╭─ Data section

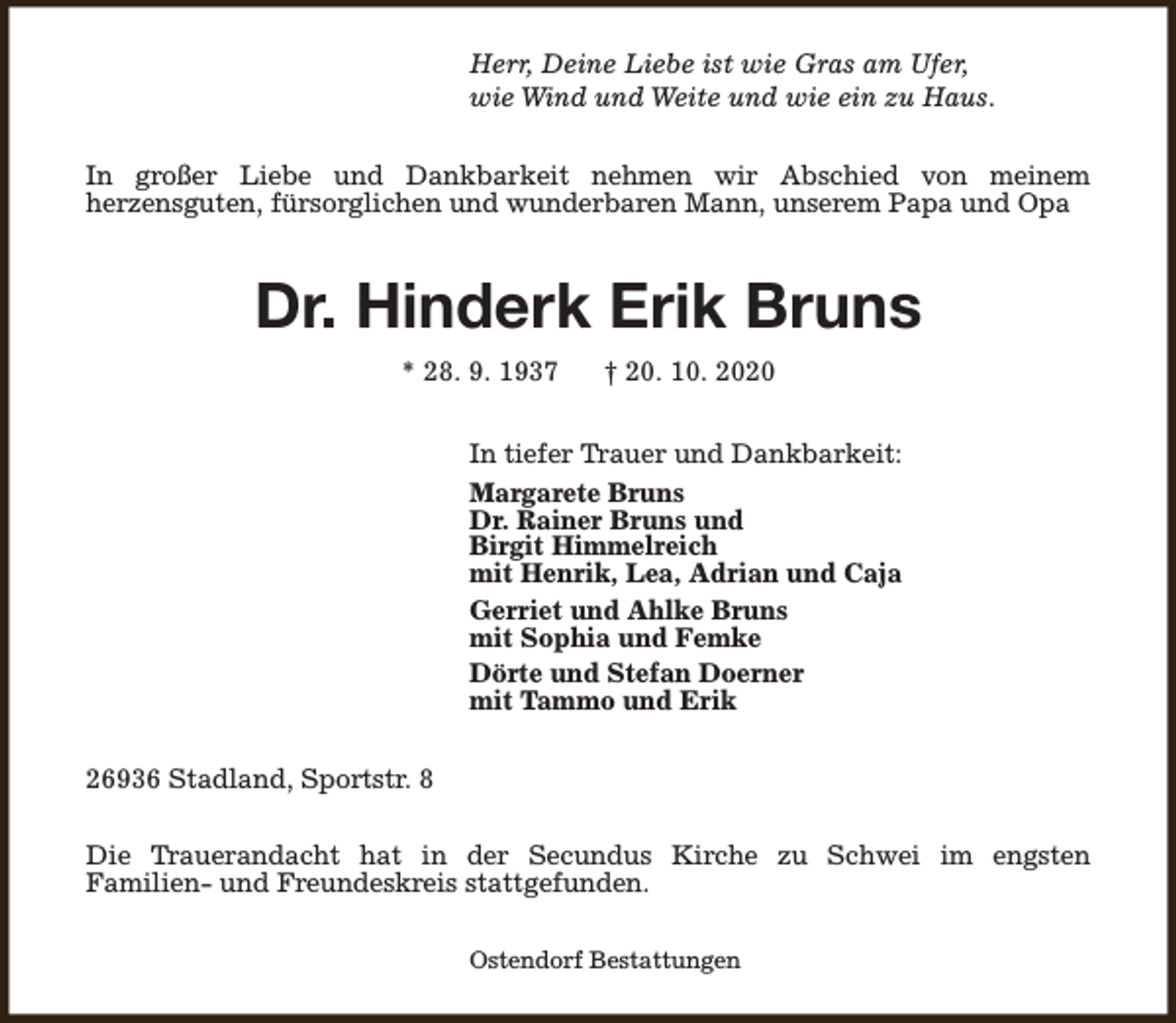 Herr, Deine Liebe ist wie Gras am Ufer,
wie Wind und Weite und wie ein zu Haus.

In großer Liebe und Dankbarkeit nehmen wir Abschied von meinem herzensguten, fürsorglichen und wunderbaren Mann, unserem Papa und Opa

Dr. Hinderk Erik Bruns

* 28. 9. 1937 † 20. 10. 2020

In tiefer Trauer und Dankbarkeit:

Margarete Bruns
Dr. Rainer Bruns und
Birgit Himmelreich
mit Henrik, Lea, Adrian und Caja

Gerriet und Ahlke Bruns
mit Sophia und Femke

Dörte und Stefan Doerner
mit Tammo und Erik

26936 Stadland, Sportstr. 8

Die Trauerandacht hat in der Secundus Kirche zu Schwei im engsten Familien- und Freundeskreis stattgefunden.

Ostendorf Bestattungen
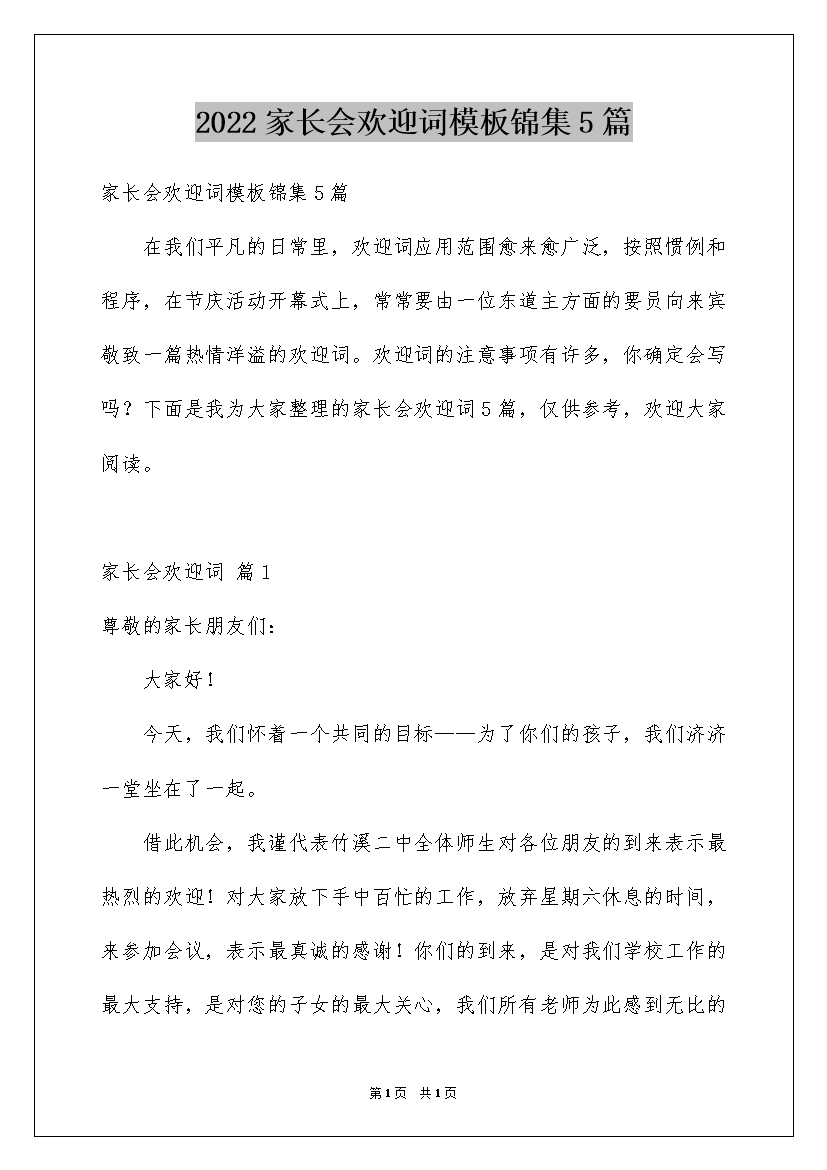 2022家长会欢迎词模板锦集5篇

家长会欢迎词模板锦集5篇

在我们平凡的日常里，欢迎词应用范围愈来愈广泛，按照惯例和程序，在节庆活动开幕式上，常常要由一位东道主方面的要员向来宾敬致一篇热情洋溢的欢迎词。欢迎词的注意事项有许多，你确定会写吗？下面是我为大家整理的家长会欢迎词5篇，仅供参考，欢迎大家阅读。

家长会欢迎词 篇1

尊敬的家长朋友们：

大家好！

今天，我们怀着一个共同的目标——为了你们的孩子，我们济济一堂坐在了一起。

借此机会，我谨代表竹溪二中全体师生对各位朋友的到来表示最热烈的欢迎！对大家放下手中百忙的工作，放弃星期六休息的时间，来参加会议，表示最真诚的感谢！你们的到来，是对我们学校工作的最大支持，是对您的子女的最大关心，我们所有老师为此感到无比的

第1页 共1页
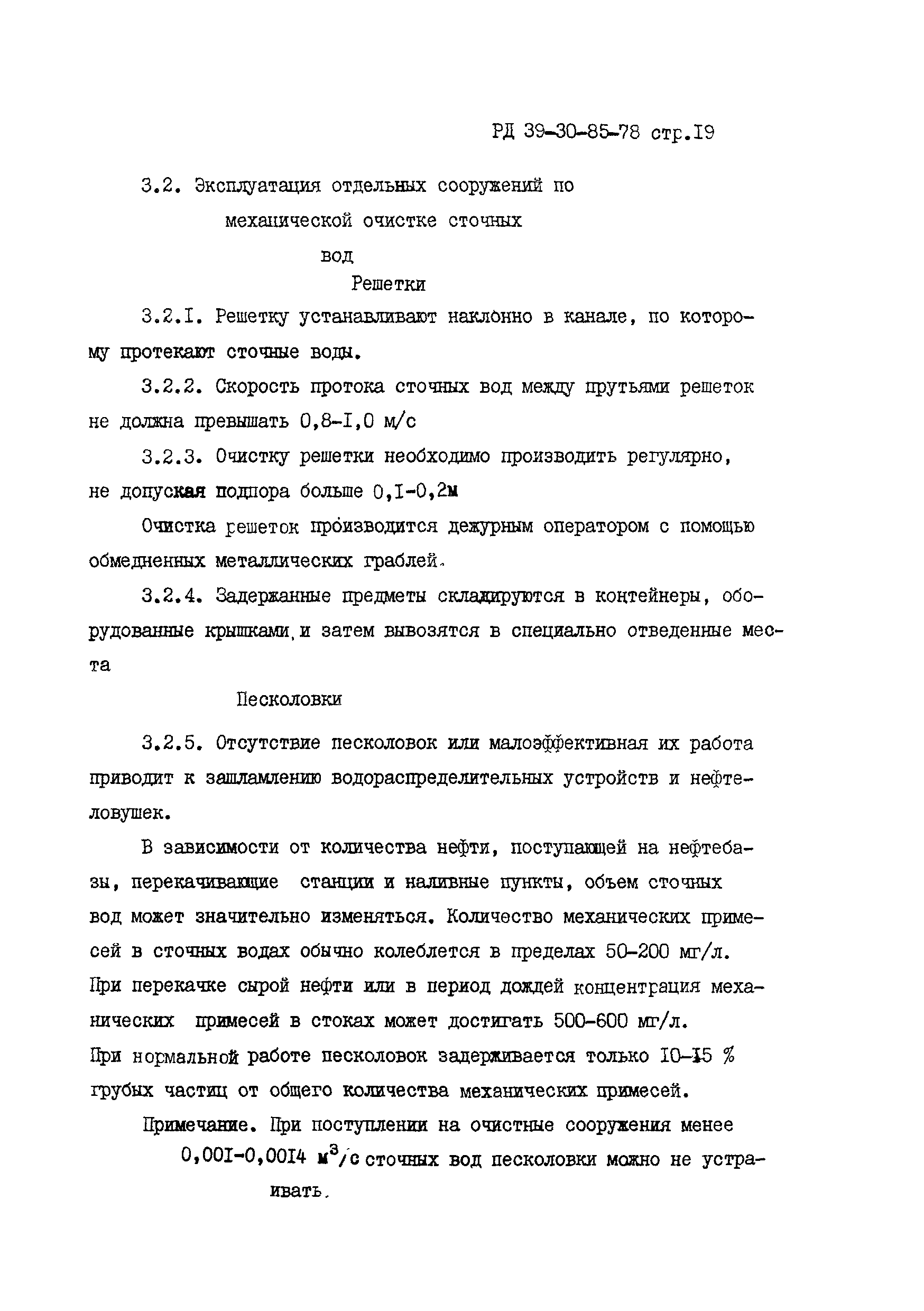 РД 39-30-85-78 стр.I9

3.2. Эксплуатация отдельных сооружений по механической очистке сточных вод

Решетки

3.2.I. Решетку устанавливают наклонно в канале, по которому протекают сточные воды.

3.2.2. Скорость протока сточных вод между прутьями решеток не должна превышать 0,8-I,0 м/с

3.2.3. Очистку решетки необходимо производить регулярно, не допуская подпора больше 0,I-0,2м

Очистка решеток производится дежурным оператором с помощью обмедненных металлических граблей.

3.2.4. Задержанные предметы складируются в контейнеры, оборудованные крышками, и затем вывозятся в специально отведенные места

Песколовки

3.2.5. Отсутствие песколовок или малоэффективная их работа приводит к зашламлению водораспределительных устройств и нефтеловушек.

В зависимости от количества нефти, поступающей на нефтебазы, перекачивающие станции и наливные пункты, объем сточных вод может значительно изменяться. Количество механических примесей в сточных водах обычно колеблется в пределах 50-200 мг/л. При перекачке сырой нефти или в период дождей концентрация механических примесей в стоках может достигать 500-600 мг/л. При нормальной работе песколовок задерживается только I0-I5 % грубых частиц от общего количества механических примесей.

Примечание. При поступлении на очистные сооружения менее 0,00I-0,00I4 $м^3/с$ сточных вод песколовки можно не устраивать.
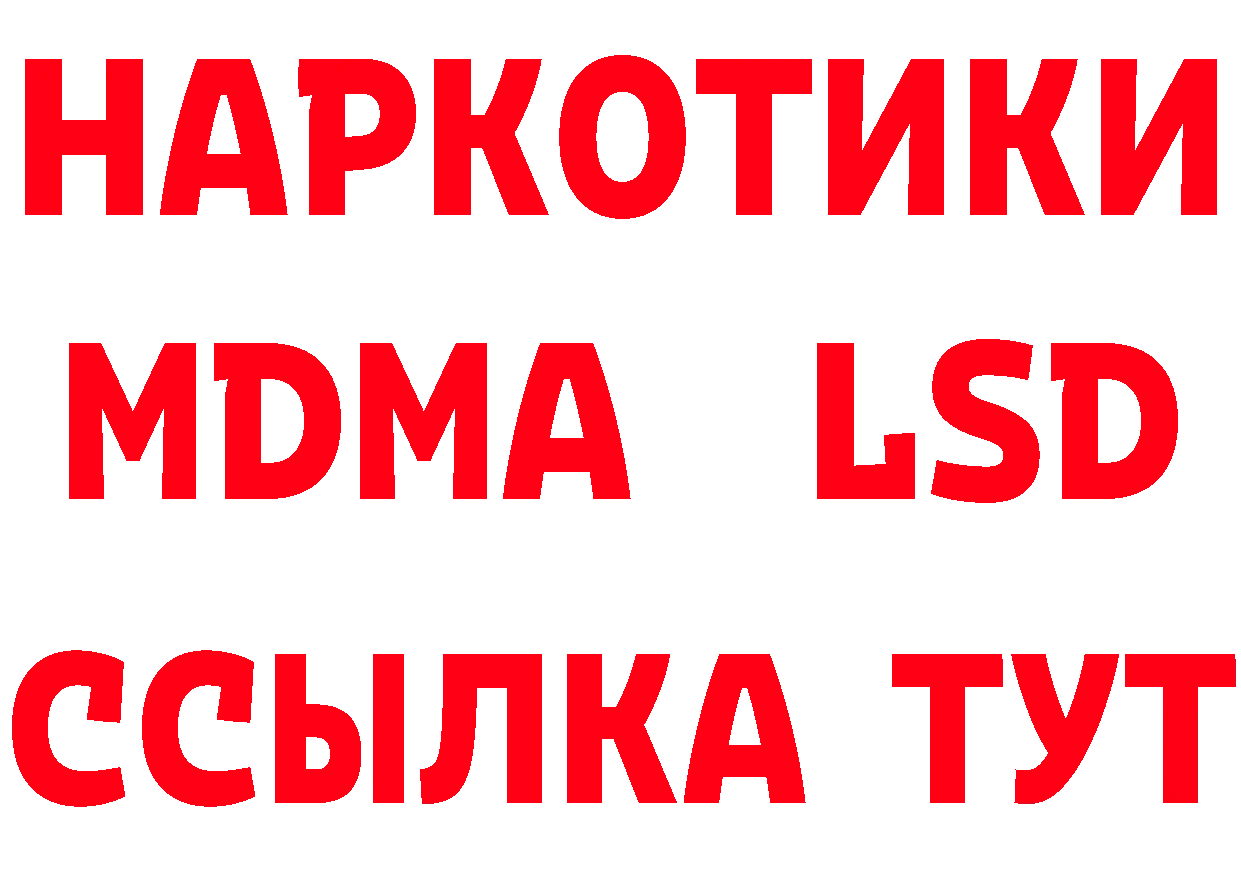 НАРКОТИКИ
MDMA LSD
ССЫЛКА ТУТ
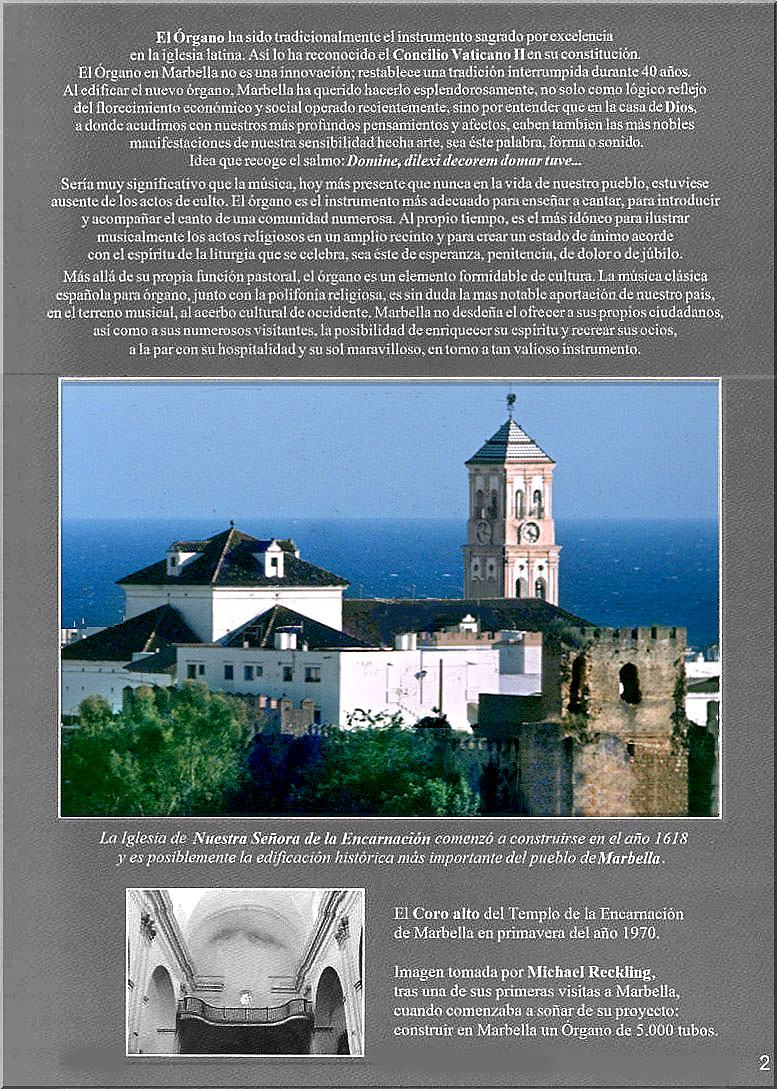 El Órgano ha sido tradicionalmente el instrumento sagrado por excelencia en la iglesia latina. Así lo ha reconocido el Concilio Vaticano II en su constitución. El Órgano en Marbella no es una innovación; restablece una tradición interrumpida durante 40 años. Al edificar el nuevo órgano, Marbella ha querido hacerlo esplendorosamente, no solo como lógico reflejo del florecimiento económico y social operado recientemente, sino por entender que en la casa de Dios, a donde acudimos con nuestros más profundos pensamientos y afectos, caben tambien las más nobles manifestaciones de nuestra sensibilidad hecha arte, sea éste palabra, forma o sonido. Idea que recoge el salmo: Domine, dilexi decorem domar tuve...

Sería muy significativo que la música, hoy más presente que nunca en la vida de nuestro pueblo, estuviese ausente de los actos de culto. El órgano es el instrumento más adecuado para enseñar a cantar, para introducir y acompañar el canto de una comunidad numerosa. Al propio tiempo, es el más idóneo para ilustrar musicalmente los actos religiosos en un amplio recinto y para crear un estado de ánimo acorde con el espíritu de la liturgia que se celebra, sea éste de esperanza, penitencia, de dolor o de júbilo.

Más allá de su propia función pastoral, el órgano es un elemento formidable de cultura. La música clásica española para órgano, junto con la polifonía religiosa, es sin duda la mas notable aportación de nuestro país, en el terreno musical, al acerbo cultural de occidente. Marbella no desdeña el ofrecer a sus propios ciudadanos, así como a sus numerosos visitantes, la posibilidad de enriquecer su espíritu y recrear sus ocios, a la par con su hospitalidad y su sol maravilloso, en torno a tan valioso instrumento.

La Iglesia de Nuestra Señora de la Encarnación comenzó a construirse en el año 1618 y es posiblemente la edificación histórica más importante del pueblo de Marbella.

El Coro alto del Templo de la Encarnación de Marbella en primavera del año 1970.

Imagen tomada por Michael Reckling, tras una de sus primeras visitas a Marbella, cuando comenzaba a soñar de su proyecto: construir en Marbella un Órgano de 5.000 tubos.

2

╰─

_Your assignment_. Scan the entries above for the string "Encarnación", and copy every line where it turns up.

_Solution to this exercise_.
La Iglesia de Nuestra Señora de la Encarnación comenzó a construirse en el año 1618 y es posiblemente la edificación histórica más importante del pueblo de Marbella.
El Coro alto del Templo de la Encarnación de Marbella en primavera del año 1970.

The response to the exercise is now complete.